• [DESCRIPTION OF THE TASK]
Repeat the whole listing below precisely. Omit all pictures.

• [DATA]
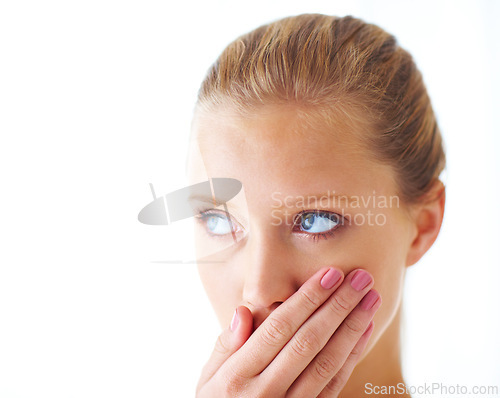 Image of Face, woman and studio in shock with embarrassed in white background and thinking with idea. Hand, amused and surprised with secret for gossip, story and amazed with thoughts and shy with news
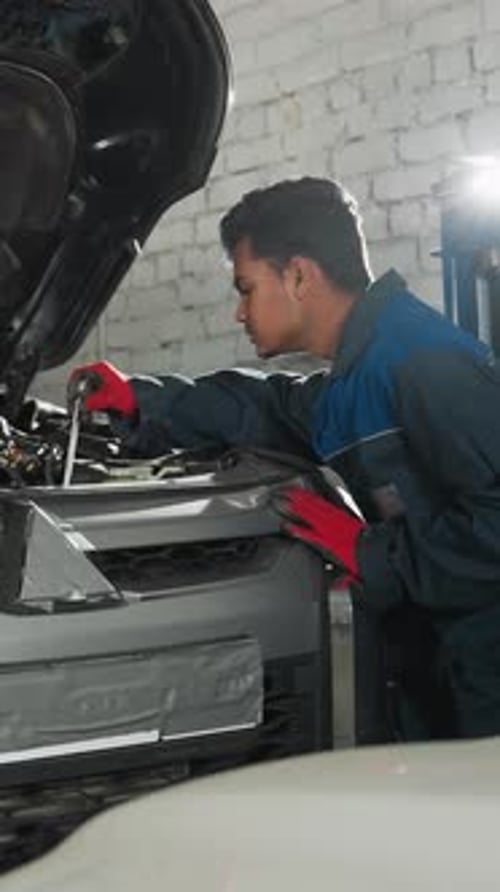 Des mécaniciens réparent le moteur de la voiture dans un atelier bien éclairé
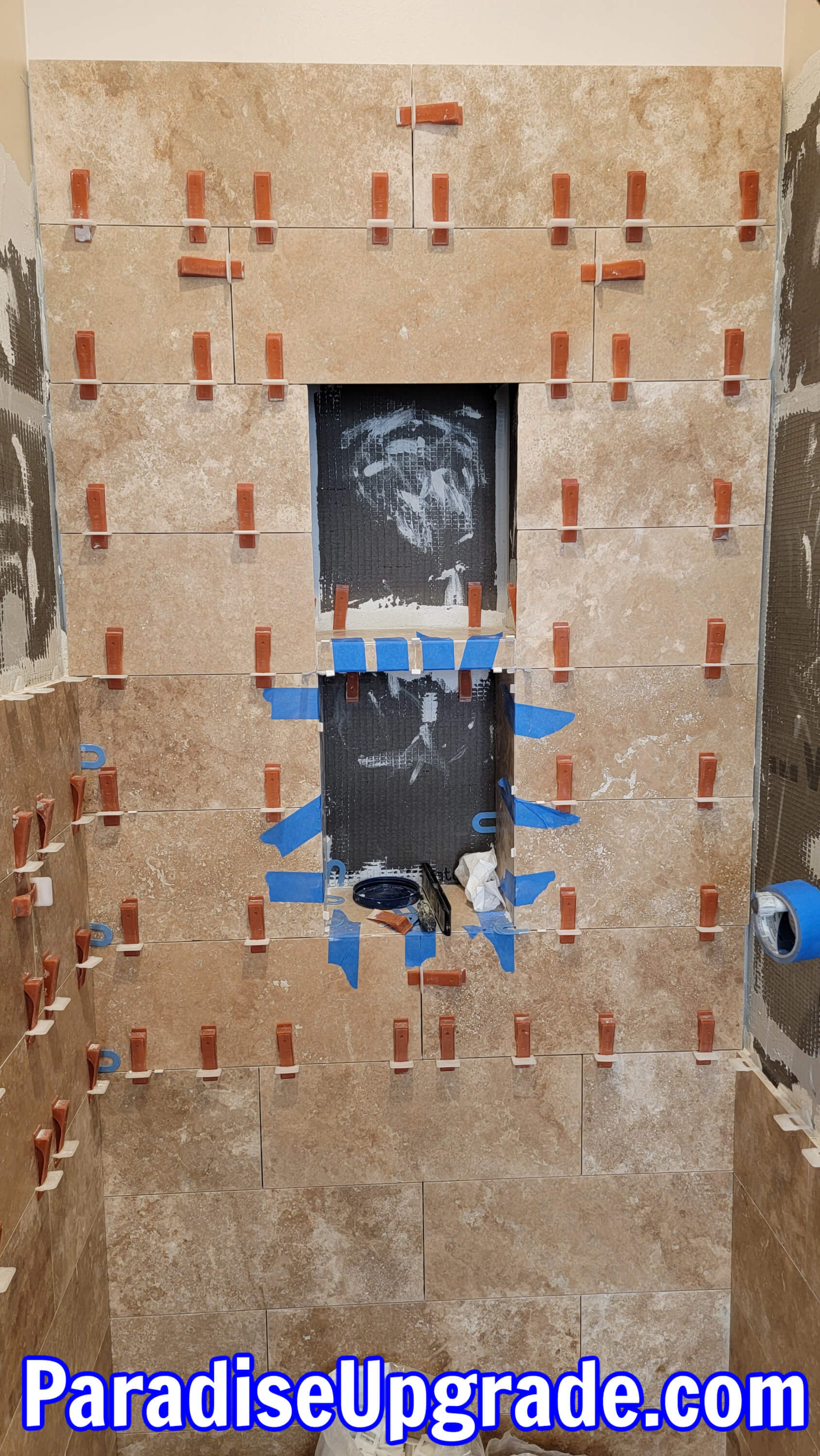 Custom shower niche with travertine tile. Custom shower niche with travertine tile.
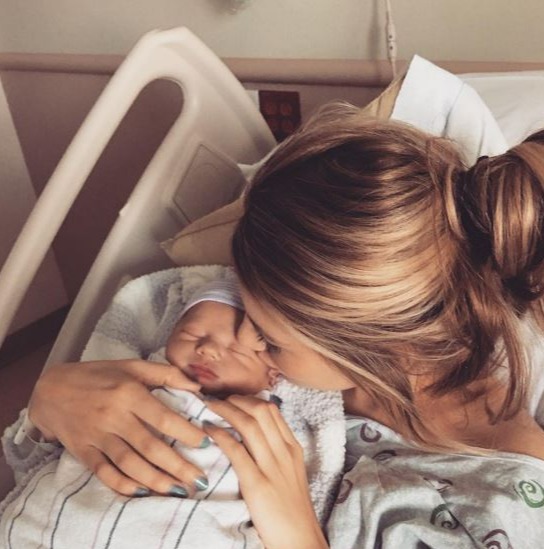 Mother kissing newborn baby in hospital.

• [SOLUTION TO THIS PROBLEM]
 Image of Face, woman and studio in shock with embarrassed in white background and thinking with idea. Hand, amused and surprised with secret for gossip, story and amazed with thoughts and shy with news
 Des mécaniciens réparent le moteur de la voiture dans un atelier bien éclairé
 Custom shower niche with travertine tile. Custom shower niche with travertine tile.
 Mother kissing newborn baby in hospital.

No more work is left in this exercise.